Monday, August 25, 2014

Salt Lake City Memories

Day 5--My (Bas') family immigrated to Salt Lake City in 1958, when I was 10 years old. My parents lived there for 20 years. During that time, my dad worked as a carpenter and construction superintendent, supervising the construction of multi-story buildings and structures around the Mountain West. This is one of the buildings that my dad built in Salt Lake City.


I graduated from high school in 1965, when I was 17. Three months later, I was on my way to Calvin College in Grand Rapids, Michigan. Since then, I have returned to Salt Lake City only for one summer and several brief visits. Lynn, our children, and I were last here more than 30 years ago. Nevertheless, my childhood memories of Salt Lake City are very strong.

On Saturday, Lynn and I drove through the neighborhoods I called home during my time in Salt Lake City. We visited some of the places that shaped my life—schools, homes, churches, parks, mountains.

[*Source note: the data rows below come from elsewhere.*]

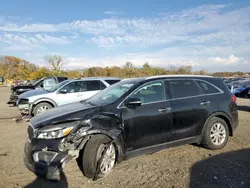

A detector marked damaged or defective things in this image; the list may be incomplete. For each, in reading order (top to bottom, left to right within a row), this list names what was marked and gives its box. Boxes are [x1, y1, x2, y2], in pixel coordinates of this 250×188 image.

crumpled front bumper [23, 138, 73, 181]
damaged black suv [23, 74, 238, 180]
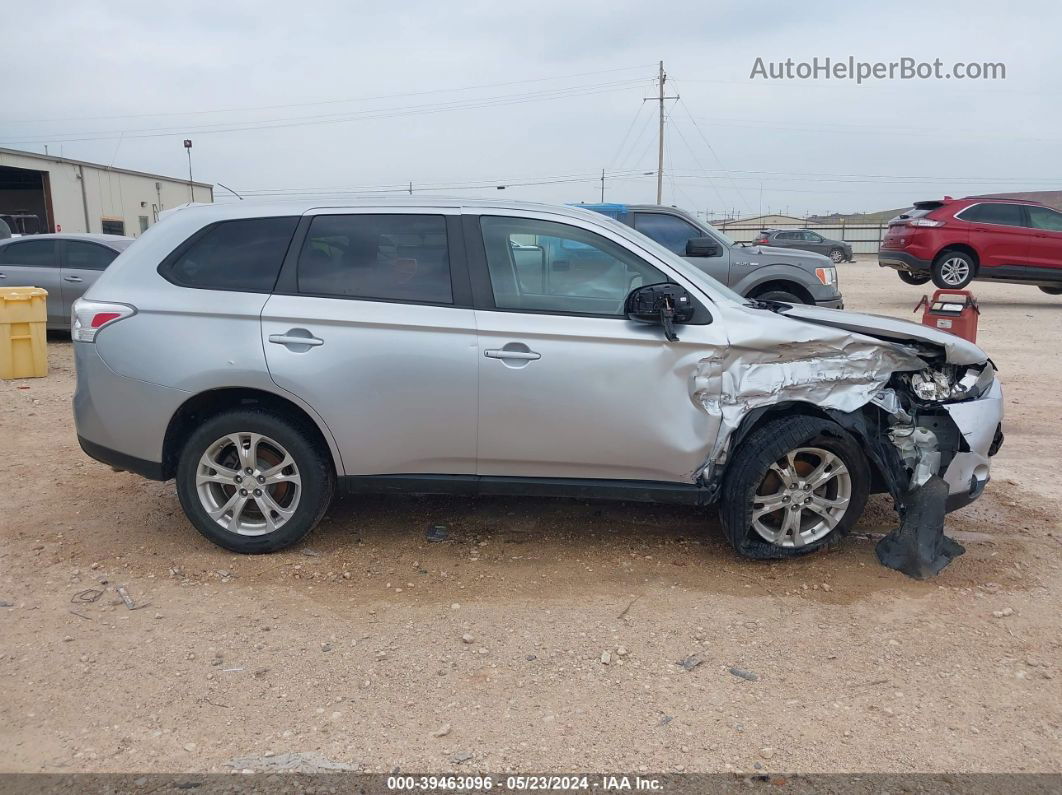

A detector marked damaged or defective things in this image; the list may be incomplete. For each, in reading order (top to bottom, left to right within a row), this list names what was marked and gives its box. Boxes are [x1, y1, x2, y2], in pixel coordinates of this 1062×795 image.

damaged front end [696, 303, 1002, 577]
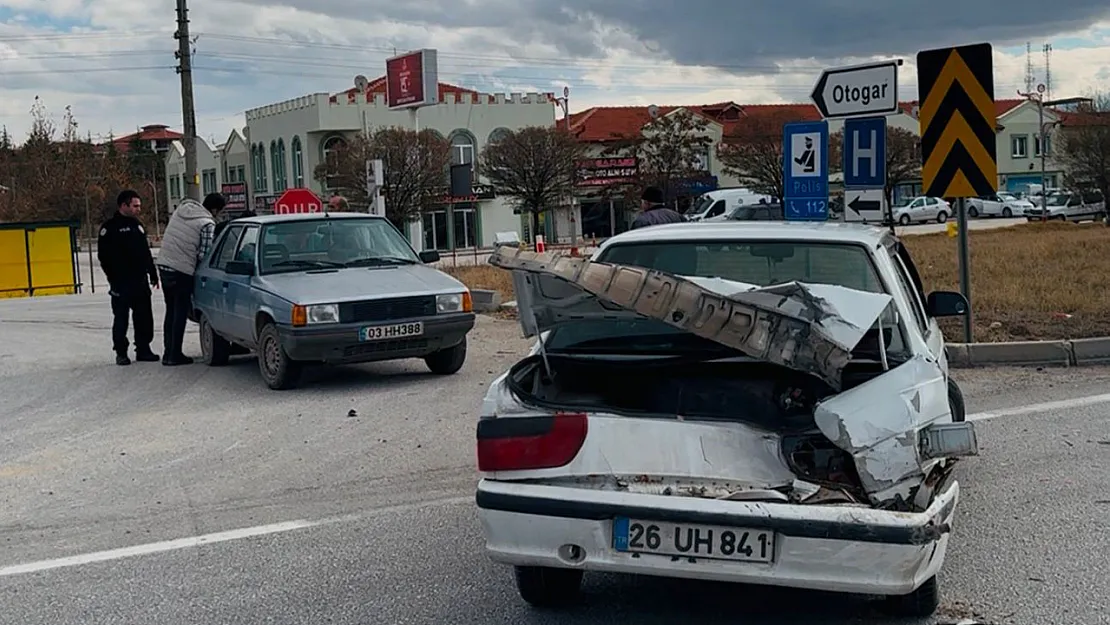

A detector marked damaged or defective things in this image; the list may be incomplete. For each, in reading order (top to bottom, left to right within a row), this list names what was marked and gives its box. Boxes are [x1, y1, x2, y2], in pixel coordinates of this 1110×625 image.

damaged rear bumper [474, 478, 960, 596]
wrecked white car [474, 222, 976, 616]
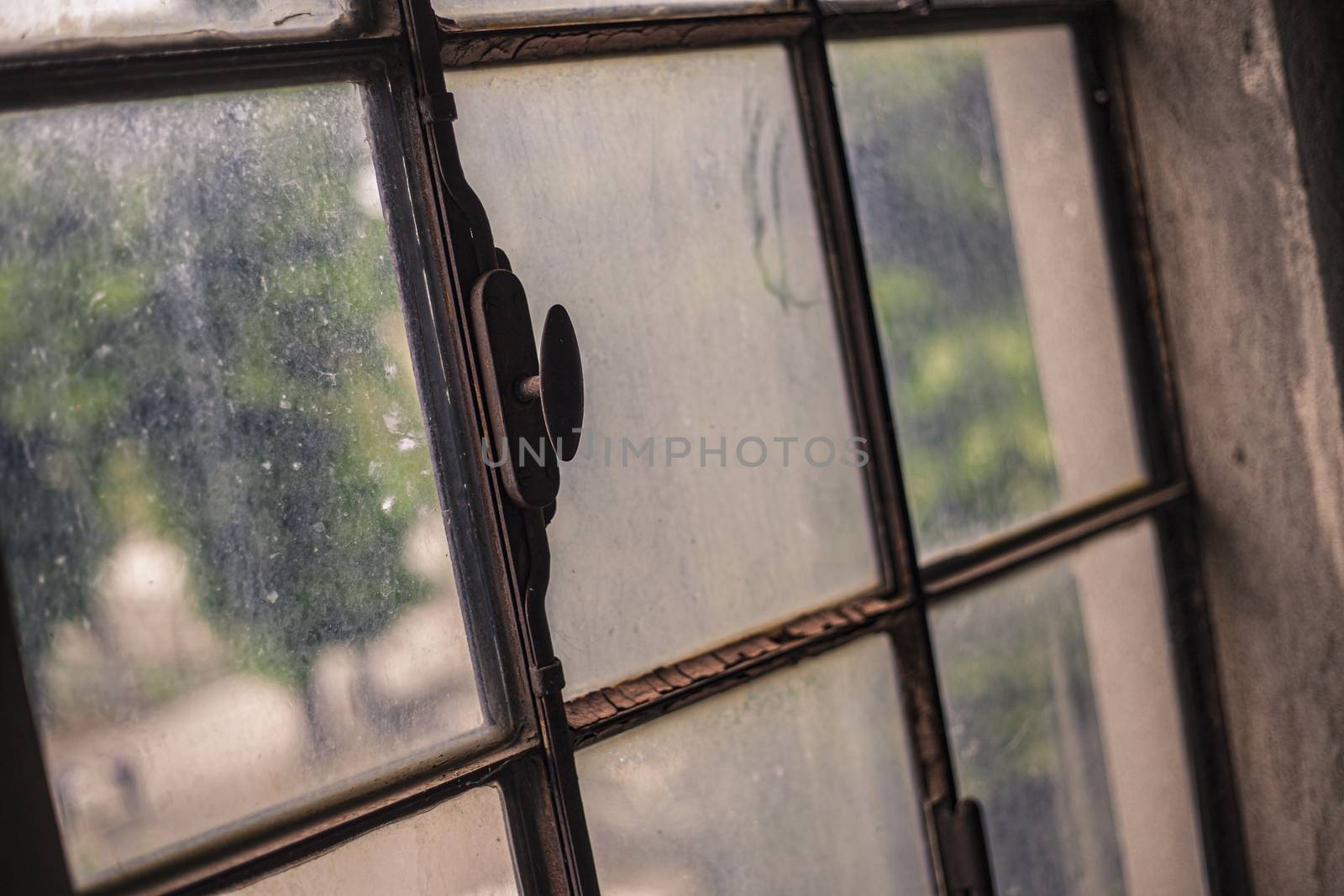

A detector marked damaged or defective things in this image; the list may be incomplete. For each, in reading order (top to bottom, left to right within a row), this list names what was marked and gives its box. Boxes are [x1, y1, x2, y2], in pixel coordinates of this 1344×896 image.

rusty metal latch [467, 262, 581, 507]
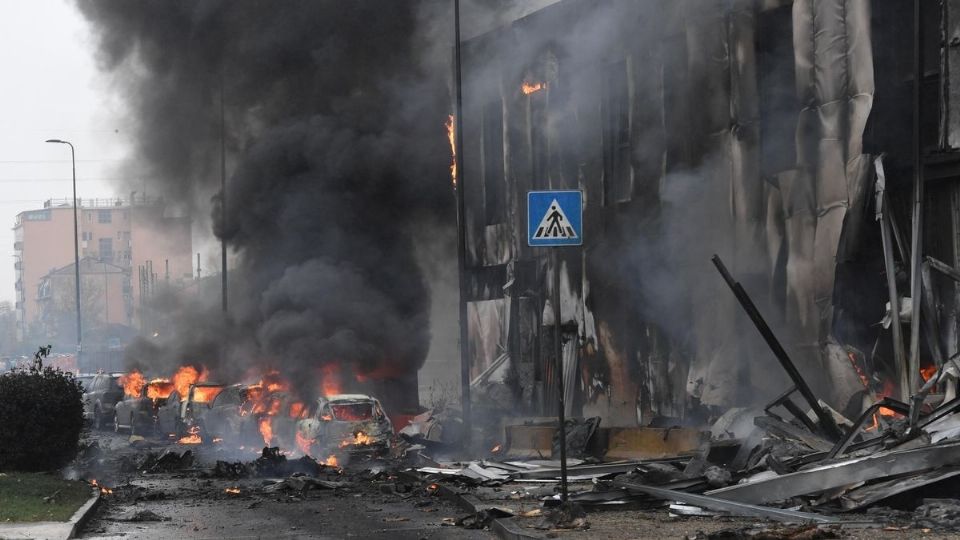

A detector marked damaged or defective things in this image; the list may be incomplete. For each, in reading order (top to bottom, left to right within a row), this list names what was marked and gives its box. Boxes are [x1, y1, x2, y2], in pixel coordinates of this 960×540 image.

scorched metal cladding [72, 0, 458, 410]
burnt building facade [456, 0, 960, 426]
torn metal sheet [616, 480, 840, 524]
torn metal sheet [704, 440, 960, 504]
torn metal sheet [840, 464, 960, 510]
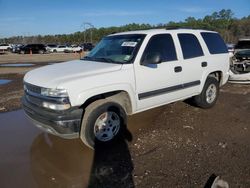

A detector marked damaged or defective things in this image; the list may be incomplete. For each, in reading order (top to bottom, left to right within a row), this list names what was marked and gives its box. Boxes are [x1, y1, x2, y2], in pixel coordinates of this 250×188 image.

damaged vehicle [229, 38, 250, 83]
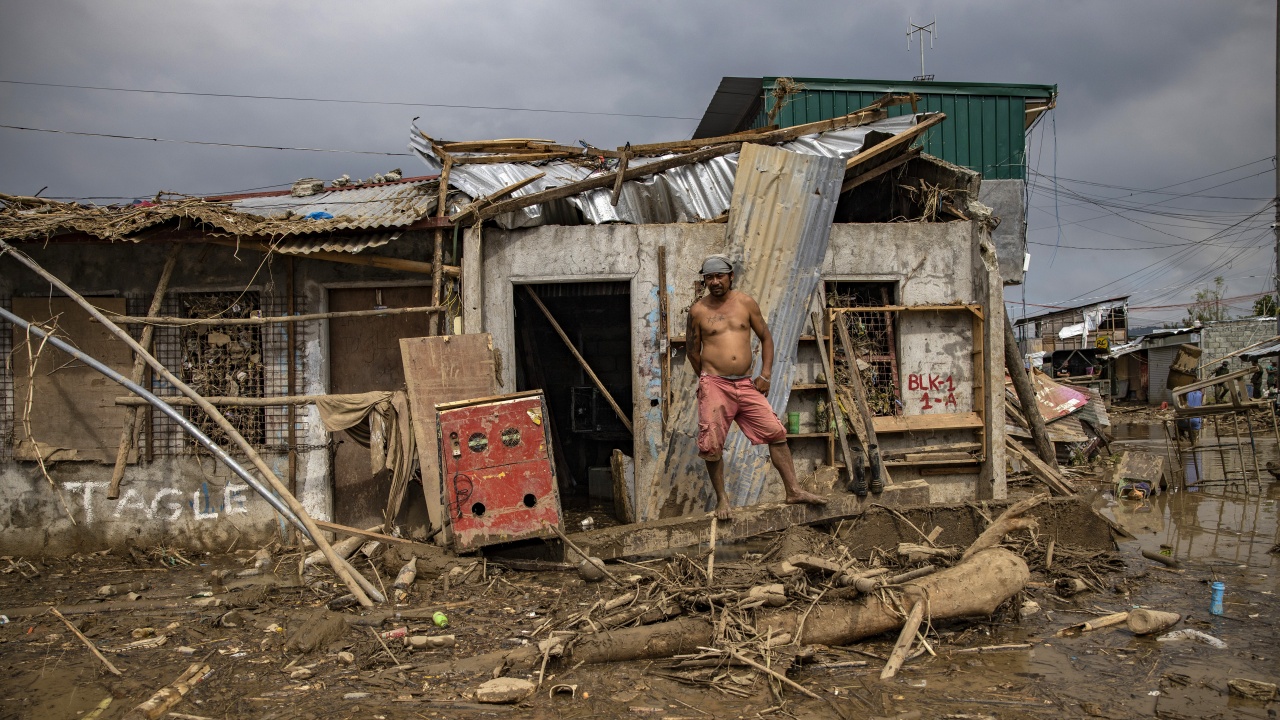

I’m proud to say that I could drive to almost all of these places without a map or GPS. That’s quite a feat because Salt Lake City has mushroomed in size since I was a child. Entire cities have come into being in the Salt Lake valley since I left. Everywhere I looked, there were new buildings, freeways, stores.

I hardly recognized some places, like downtown Salt Lake City, which has changed dramatically. And then there were places, like the duplex we lived in while I was in Salt Lake, that seemed so familiar that I could almost hear the voices of my family inside when I stood in front of our home.

It’s so interesting to go back to a place where you grew up as a child. Houses, neighborhood, stores, churches, schools seem small compared to their size in your memory. Distances seem much closer while driving in car as an adult rather than walking or riding a bike as a child.

I attended three schools during my time in Salt Lake City. The Christian elementary school is no more, although the building that my father and other church members built still stands and is used as a worship center by several small churches.

The junior high school has moved elsewhere and is now occupied by a private school. The high school from which I graduated has been completely torn down, with a new facility built in its place. Only part of the old façade remains.

While much has changed in the neighborhoods I visited today, the memories remain strong and clear. As I stood in front of the house where we lived, I could picture my mom cooking, my dad coming home from a hot day at a construction site, my brother and me wrestling with my dad on the living room floor, my practice sessions on our upright piano, the desk that my dad built for me as a place to study when I got my own room, the gunfights my brother and I had with our air rifles in the back yard, the old wooden garage where we carefully parked the family car.

I remembered the hymn sings, the family gatherings, the endless rounds of kickball during recess in the playground at the Christian school, the happy voices of families gathered for a church picnic in a canyon near the city.

While there are many changes in Salt Lake City, one thing has not changed. Everywhere you go, you see the Rocky Mountains, towering over the city toward the east. These mountains have not changed. They dominate the landscape. When I looked at the mountains today, it was as if I was looking at them as a child 50 years ago.  



Psalm 90, one of my dad’s favorite psalms, begins with these words, “Lord, through all the generations you have been our home! Before the mountains were born…you are God. (NLT)
As a Christian, I know my true home is not to be found in Salt Lake City, Utah, or in Tigard, Oregon, but in God, who has been our home through all generations, before the mountains that surround Salt Lake City were born.

I treasure the memories of my childhood, although some are bittersweet.  In my memory I hear so many voices of people who have died. I see the faces of many people who shaped my life.
Even more than my childhood memories, I treasure the promise that one day I will hear these voices and see the faces of those who shaped my life when we meet again in heaven.

That will be a glorious day, when we will be with those we love and the God we love for eternity. I thank God for making this possible through the death of His Son, Jesus. My faith in this promise is perhaps the greatest gift and legacy from my life in Salt Lake City. For this, I will be forever grateful.